Ein Mann erzählt seinem Freund, dem Regisseur Ari Folman, einen immer wiederkehrenden Traum: 26 Hunde jagen durch eine nächtliche Stadt und stellen den Träumer jaulend und zähnefletschend. Es sind die Zombies jener Dorfhunde, die er als Soldat töten musste, weil er, Memme der Kompanie, auf Menschen nicht zu schießen wagte. Diese Erzählung öffnet auch den Regisseur wieder für die eigenen Horrorbilder, und er besucht die längst familiär niedergelassenen Kameraden, die ohne jedes Pathos mit ihrem sinnlosen Morden und Überleben zu hadern beginnen. „Waltz With Bashir“ ist aufregend, bewegend, allseitig klug: Keine Jury der Welt kann an einem solchen Film vorbei, am wenigsten wohl die Cannes-Jury unter dem politischen Feuerkopf Sean Penn.

Ganz im Privaten siedelt Nuri Bilge Ceylans Istanbuler Familiendrama „Three Monkeys“, aber die Metapher von den blinden, tauben und stummen Affen weist deutlich auf ein auch gesellschaftliches Versagen: die Unfähigkeit, Krisen um Ehe und Ehre ohne – ritualisierte – Gewalt in den Griff zu bekommen.

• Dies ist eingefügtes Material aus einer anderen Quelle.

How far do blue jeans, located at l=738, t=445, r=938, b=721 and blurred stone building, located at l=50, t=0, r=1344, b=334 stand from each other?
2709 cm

Als der Politiker Servet (Ercan Kesal) eines Nachts versehentlich jemanden totfährt, nimmt sein Chauffeur Eyüp (Yavuz Bingöl) gegen Geld die Schuld auf sich und geht für neun Monate ins Gefängnis. Servet beginnt ein Verhältnis mit Eyüps Frau Hacer (Hatice Aslan), wovon ihr fast erwachsener Sohn Ismail (Ahmet Sungar) Wind bekommt. Als Eyüp wieder frei ist, nimmt ein archaisches, vielfach verflochtenes Drama um emotionale, sexuelle und auch finanzielle Abhängigkeit seinen Lauf.

Anders als etwa der Franzose Arnaud Desplechin, der anderntags in seinem Wettbewerbsfilm „Un conte de Noel“ auch dramatische Familiennöte nervtötend zerquasseln lässt, sagen die Helden von „Three Monkeys“, allen voran die fantastische Hatice Aslan, einander fast alles durch Blicke, Gesten, Bewegungen. Bis zum Happy End, wie es im derzeitigen Autorenkino wohl kaum jemandem so donnernd wie Nuri Bilge Ceylan gelingt: Schmerz und Schuld sind unermesslich, aber wenigstens gerecht verteilt.